##### The input
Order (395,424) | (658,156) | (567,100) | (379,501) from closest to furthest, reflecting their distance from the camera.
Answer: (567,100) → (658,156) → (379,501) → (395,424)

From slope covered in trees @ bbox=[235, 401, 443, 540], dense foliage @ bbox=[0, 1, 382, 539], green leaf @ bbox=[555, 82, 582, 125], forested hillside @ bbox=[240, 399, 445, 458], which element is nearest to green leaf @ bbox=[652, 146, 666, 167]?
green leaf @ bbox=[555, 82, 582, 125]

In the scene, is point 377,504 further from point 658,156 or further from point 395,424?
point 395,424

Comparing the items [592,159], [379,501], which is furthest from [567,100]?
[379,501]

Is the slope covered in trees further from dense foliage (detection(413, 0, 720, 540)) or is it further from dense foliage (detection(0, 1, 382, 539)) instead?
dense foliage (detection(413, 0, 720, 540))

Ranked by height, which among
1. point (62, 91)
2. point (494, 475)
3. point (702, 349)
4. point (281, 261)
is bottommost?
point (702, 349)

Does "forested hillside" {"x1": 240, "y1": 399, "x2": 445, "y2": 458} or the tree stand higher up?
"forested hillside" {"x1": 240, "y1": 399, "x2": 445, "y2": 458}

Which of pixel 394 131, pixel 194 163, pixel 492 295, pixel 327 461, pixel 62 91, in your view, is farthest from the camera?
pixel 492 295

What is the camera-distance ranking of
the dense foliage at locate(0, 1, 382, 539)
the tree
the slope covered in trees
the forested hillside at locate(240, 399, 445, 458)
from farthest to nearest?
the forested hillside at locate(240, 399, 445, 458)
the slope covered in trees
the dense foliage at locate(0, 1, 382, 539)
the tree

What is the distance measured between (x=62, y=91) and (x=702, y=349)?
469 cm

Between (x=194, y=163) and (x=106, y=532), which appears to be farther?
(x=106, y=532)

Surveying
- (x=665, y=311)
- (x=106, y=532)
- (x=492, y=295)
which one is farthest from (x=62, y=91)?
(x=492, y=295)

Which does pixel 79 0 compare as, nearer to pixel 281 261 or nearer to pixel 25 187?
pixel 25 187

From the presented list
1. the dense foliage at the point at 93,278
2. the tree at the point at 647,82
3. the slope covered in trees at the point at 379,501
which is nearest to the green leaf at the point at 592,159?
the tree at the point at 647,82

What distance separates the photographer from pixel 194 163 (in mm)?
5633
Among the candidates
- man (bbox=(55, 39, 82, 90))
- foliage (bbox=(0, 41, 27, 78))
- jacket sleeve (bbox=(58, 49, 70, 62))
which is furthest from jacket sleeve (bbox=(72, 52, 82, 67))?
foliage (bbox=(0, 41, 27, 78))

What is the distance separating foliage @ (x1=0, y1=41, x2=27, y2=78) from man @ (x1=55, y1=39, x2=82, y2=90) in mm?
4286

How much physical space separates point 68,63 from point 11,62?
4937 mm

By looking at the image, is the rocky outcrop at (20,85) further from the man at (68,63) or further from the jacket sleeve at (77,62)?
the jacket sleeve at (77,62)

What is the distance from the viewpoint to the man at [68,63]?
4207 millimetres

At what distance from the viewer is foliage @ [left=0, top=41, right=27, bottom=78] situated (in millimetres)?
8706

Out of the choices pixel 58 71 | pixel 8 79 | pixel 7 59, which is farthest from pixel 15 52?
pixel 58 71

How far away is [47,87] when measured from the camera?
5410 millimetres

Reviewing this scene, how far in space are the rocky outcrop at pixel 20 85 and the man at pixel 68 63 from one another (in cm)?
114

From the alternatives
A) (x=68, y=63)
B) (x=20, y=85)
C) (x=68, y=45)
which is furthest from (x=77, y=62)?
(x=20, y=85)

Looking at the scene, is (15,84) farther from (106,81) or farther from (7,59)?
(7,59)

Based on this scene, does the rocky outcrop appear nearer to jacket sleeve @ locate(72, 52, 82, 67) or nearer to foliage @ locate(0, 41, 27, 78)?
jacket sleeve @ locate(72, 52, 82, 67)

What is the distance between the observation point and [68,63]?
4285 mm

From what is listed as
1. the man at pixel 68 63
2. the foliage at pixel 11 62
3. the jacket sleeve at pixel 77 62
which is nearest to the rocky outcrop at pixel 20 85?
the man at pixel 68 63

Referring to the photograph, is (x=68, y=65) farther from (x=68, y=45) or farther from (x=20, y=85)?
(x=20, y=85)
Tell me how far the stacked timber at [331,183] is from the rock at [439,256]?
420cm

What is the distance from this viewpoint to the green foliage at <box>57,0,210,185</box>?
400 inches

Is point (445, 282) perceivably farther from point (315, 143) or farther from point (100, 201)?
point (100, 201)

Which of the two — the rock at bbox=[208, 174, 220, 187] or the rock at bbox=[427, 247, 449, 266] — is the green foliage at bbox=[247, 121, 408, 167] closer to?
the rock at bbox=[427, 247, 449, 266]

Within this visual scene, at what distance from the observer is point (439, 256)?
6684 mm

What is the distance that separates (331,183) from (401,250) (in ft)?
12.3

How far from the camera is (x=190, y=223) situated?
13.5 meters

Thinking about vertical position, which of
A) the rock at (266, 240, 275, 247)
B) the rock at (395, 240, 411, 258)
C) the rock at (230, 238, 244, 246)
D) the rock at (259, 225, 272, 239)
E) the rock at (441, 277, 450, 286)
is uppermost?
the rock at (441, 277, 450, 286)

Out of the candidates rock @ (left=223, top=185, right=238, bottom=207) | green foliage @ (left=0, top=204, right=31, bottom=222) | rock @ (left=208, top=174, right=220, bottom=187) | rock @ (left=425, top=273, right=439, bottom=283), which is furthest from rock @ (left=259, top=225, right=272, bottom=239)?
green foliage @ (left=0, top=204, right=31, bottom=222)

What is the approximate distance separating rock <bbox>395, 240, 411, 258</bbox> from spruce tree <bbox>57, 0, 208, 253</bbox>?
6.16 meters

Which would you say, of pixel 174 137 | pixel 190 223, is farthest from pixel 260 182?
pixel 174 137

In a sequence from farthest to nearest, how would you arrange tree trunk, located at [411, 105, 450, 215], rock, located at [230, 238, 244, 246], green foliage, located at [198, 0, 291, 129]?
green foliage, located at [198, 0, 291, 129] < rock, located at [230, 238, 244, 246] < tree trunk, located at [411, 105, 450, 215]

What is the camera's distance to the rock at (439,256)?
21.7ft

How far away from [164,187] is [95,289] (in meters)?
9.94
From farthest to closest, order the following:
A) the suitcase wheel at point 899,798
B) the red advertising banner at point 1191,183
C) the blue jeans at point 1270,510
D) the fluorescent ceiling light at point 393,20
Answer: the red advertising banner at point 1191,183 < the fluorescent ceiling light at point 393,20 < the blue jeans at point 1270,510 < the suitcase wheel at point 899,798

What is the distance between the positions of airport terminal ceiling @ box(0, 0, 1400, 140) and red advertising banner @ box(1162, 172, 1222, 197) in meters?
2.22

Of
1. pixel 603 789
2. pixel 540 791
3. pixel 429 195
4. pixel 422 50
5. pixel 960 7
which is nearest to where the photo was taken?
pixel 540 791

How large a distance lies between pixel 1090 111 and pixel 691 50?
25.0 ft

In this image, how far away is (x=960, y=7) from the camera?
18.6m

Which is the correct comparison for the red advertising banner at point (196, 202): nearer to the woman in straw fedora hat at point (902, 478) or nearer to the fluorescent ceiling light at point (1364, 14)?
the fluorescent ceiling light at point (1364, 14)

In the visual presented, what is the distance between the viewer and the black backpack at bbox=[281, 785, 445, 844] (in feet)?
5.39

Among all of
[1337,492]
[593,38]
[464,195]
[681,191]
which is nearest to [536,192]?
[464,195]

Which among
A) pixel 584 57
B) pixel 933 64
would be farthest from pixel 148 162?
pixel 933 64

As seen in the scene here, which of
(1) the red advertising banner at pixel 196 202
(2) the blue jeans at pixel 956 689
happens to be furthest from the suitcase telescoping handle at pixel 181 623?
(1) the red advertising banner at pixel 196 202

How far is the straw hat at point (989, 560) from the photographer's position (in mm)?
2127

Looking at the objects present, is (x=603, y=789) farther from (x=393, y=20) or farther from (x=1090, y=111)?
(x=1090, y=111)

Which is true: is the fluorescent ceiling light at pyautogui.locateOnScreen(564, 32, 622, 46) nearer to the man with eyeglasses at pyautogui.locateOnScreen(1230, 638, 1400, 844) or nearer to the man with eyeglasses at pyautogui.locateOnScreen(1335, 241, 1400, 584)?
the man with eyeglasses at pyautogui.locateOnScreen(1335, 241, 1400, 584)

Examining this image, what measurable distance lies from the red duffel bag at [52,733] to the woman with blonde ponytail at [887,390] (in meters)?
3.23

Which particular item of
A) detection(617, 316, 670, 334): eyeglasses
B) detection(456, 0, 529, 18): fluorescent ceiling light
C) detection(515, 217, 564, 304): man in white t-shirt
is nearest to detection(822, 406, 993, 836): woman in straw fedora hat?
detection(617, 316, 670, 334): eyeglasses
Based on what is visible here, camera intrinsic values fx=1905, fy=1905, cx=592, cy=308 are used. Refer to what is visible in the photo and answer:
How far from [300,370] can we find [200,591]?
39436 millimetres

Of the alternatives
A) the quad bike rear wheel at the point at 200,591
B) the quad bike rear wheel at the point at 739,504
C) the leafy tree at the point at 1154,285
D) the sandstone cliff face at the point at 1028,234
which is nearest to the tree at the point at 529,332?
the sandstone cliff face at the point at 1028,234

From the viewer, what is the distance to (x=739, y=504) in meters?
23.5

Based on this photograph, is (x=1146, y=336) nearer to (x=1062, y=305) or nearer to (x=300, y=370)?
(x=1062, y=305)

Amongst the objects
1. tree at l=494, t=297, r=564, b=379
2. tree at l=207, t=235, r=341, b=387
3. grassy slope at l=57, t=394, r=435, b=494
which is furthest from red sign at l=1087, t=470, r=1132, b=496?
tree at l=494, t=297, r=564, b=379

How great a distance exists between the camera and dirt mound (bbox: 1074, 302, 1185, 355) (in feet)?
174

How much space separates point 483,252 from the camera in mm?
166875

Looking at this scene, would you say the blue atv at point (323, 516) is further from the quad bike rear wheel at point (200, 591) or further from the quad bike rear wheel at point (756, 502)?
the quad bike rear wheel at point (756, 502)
##########
Short task:
Reproduce, word for word, the stretch of entries from the line containing "From what is listed as" through the line containing "13.5 meters", both lines included.

Output below:
From what is listed as
1. the man at pixel 68 63
2. the foliage at pixel 11 62
3. the jacket sleeve at pixel 77 62
which is nearest to the rocky outcrop at pixel 20 85?
the man at pixel 68 63

Referring to the photograph, is (x=68, y=65) farther from (x=68, y=45) or farther from (x=20, y=85)?
(x=20, y=85)
Tell me how far the stacked timber at [331,183] is from the rock at [439,256]?
420cm

What is the distance from this viewpoint to the green foliage at <box>57,0,210,185</box>?
400 inches

Is point (445, 282) perceivably farther from point (315, 143) or farther from point (100, 201)?
point (100, 201)

Which of the two — the rock at bbox=[208, 174, 220, 187] or the rock at bbox=[427, 247, 449, 266] — is the green foliage at bbox=[247, 121, 408, 167] closer to?
the rock at bbox=[427, 247, 449, 266]

Within this visual scene, at what distance from the observer is point (439, 256)?
6684 mm

What is the distance that separates (331,183) from (401,250) (in ft)?
12.3

How far from the camera is (x=190, y=223) situated?
13.5 meters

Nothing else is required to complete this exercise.